1 Clock and data recovery in optical communication
With the birth of big data and cloud computing technology, the amount of data shows explosive growth, and the demand for data communication bandwidth is increasingly strong, while the traditional electrical interconnection technology has been unable to meet the demand for high-speed information transmission. In this context, in order to achieve higher rate of information transmission, optical interconnection, a data transmission scheme using light wave as transmission medium and optical signal as information carrier, has attracted more and more attention. Optical interconnection can be understood as alternatives to traditional optical communication technology in short scene for electrical communication technology and the form, on the basis of has all the technical advantages of the optical communication, but also has higher performance characteristics of integration, low power consumption, low cost, so the light interconnection to realize ultra-low power consumption, long and ultra-high speed, high density of data communication, At the same time, it also has the characteristics of no electromagnetic interference, short delay, long life, safety and reliability.
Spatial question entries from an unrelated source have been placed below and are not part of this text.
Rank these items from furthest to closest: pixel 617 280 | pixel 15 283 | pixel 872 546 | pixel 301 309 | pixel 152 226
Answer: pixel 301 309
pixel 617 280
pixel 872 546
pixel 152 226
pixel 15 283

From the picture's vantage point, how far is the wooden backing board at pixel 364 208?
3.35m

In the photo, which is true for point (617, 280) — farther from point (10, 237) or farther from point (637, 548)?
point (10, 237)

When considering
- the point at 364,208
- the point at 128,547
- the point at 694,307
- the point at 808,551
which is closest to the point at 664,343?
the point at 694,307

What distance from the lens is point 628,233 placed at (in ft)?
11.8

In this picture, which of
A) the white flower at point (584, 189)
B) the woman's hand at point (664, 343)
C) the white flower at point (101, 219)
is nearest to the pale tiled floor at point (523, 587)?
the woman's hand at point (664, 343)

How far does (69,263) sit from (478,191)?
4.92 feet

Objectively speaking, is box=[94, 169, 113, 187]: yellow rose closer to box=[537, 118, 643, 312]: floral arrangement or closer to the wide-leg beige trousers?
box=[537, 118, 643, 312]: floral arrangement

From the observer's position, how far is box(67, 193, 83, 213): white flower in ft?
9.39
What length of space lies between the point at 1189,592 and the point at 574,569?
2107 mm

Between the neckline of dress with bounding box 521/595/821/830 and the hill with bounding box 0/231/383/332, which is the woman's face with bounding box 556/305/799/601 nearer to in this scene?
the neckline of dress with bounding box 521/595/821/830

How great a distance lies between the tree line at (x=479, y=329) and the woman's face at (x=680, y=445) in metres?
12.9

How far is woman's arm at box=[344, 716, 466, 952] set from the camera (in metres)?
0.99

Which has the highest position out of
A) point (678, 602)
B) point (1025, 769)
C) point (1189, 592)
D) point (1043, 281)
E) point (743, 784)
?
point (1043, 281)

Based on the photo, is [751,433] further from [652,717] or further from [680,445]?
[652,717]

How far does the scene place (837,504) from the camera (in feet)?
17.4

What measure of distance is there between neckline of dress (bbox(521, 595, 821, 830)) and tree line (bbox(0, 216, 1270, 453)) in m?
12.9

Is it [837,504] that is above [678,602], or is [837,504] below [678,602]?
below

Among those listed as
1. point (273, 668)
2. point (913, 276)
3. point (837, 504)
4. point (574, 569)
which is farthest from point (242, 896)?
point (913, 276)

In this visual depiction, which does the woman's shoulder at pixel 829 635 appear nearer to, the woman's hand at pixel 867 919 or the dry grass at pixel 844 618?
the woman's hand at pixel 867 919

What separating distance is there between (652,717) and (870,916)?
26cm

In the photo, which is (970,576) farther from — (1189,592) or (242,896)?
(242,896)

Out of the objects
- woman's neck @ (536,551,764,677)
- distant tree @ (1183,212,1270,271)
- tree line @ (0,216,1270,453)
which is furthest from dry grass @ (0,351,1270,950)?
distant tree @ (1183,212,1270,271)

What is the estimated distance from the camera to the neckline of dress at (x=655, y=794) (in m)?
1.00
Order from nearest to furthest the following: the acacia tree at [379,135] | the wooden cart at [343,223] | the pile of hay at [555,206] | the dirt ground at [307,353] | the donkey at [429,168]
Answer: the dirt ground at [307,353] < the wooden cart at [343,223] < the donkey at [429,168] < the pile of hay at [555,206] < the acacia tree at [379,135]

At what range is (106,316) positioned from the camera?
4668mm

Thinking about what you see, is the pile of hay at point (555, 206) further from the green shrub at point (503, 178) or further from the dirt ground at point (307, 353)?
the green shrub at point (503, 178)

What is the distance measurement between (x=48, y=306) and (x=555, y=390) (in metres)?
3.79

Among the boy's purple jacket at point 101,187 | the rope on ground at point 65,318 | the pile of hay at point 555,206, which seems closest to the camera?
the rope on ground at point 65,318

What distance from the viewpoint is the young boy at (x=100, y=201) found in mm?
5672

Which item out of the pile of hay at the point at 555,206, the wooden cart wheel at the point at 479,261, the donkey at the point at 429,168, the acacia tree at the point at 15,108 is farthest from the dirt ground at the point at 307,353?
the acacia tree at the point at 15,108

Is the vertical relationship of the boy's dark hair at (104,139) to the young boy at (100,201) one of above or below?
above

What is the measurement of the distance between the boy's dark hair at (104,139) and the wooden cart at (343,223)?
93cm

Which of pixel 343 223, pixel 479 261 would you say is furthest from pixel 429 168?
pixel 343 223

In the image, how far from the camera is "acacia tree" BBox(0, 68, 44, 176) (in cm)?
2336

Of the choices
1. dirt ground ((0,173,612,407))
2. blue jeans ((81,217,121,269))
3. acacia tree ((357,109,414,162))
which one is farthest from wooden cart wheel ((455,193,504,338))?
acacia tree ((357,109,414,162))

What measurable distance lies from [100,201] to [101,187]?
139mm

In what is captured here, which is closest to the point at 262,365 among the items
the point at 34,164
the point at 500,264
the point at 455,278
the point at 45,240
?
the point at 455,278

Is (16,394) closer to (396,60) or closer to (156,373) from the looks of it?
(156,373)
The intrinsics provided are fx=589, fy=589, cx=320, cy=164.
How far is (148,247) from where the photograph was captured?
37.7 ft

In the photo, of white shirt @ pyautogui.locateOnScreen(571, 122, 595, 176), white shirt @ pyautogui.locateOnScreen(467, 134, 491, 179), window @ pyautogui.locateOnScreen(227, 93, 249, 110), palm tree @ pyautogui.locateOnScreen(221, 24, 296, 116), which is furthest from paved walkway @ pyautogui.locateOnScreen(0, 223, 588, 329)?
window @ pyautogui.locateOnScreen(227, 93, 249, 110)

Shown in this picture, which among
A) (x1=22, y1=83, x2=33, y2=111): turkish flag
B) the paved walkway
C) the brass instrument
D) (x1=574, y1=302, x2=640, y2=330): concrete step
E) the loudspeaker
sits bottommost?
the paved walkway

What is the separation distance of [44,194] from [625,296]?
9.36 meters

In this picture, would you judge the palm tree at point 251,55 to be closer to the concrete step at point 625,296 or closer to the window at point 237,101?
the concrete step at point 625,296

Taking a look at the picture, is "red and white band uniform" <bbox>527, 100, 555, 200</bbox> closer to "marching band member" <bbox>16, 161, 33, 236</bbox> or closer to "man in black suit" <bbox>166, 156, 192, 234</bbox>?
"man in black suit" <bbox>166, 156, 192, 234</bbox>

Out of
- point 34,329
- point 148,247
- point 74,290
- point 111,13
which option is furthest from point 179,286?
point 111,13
Therefore, optical interconnection technology represents the future development direction of long and medium distance data communication technology. Optical interconnection has the characteristics of low power consumption and high integration, the core of which is integrated photonic technology and integrated circuit technology, mainly including: high-speed laser chip technology, high-speed modulator chip technology, and integrated optical waveguide technology, integrated driver chip technology, photoelectric detection chip technology, and integrated digital signal processing technology.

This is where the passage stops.